The University has a Central Building Automation System (CBAS) which provides the ability to create discrete building and system operating schedules to reduce energy consumption. The CBAS system is implemented across over 87% of the campus. This system is used to match the operation of a facility’s HVAC systems with its occupancy patterns. Discrete scheduling is performed in all spaces where possible. Additionally, in newly constructed or renovated spaces occupancy sensors are employed to enhance energy conservation of both the lighting and HVAC systems by setting back unoccupied spaces. Additional strategies including discharge reset, CO2 control and a zero dead band control of space temperatures between 70 and 75 degrees F is managed by this system.

A single system is installed with a single front end which is under the purview of the Utilities Department.

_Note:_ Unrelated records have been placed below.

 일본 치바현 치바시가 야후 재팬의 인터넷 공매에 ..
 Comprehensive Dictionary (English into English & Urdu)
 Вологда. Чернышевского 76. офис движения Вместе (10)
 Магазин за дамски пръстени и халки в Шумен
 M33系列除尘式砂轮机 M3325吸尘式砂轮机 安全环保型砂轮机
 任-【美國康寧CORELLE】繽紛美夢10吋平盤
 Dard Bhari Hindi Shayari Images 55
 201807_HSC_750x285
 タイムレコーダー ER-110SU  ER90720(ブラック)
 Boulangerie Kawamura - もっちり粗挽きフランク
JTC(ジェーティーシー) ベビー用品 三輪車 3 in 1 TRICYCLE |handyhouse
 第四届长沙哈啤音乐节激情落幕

This Invensys system provides energy managers with the ability to tighten fan system controls. Building Managers work with our energy managers to adjust schedules for special events rather than a general expanding of schedules to cover a wide array of events.

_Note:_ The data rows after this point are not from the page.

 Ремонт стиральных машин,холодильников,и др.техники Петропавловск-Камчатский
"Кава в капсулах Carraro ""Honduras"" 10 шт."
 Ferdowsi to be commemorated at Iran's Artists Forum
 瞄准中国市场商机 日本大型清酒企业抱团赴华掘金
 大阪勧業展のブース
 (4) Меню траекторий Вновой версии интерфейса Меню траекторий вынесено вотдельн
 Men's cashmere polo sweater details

A brief description of Light Emitting Diode (LED) lighting and other energy-efficient lighting strategies employed by the institution:

LED’s are currently deployed in approximately 40% of campus outdoor lighting fixtures and have been established as the standard moving forward for new applications. They are also being used in applications indoors where there is an energy efficiency opportunity and where the lighting capabilities are appropriate. This has included projects in conference rooms, offices and lobbies. The University has been a member of the LED University initiative for approximately 5 years.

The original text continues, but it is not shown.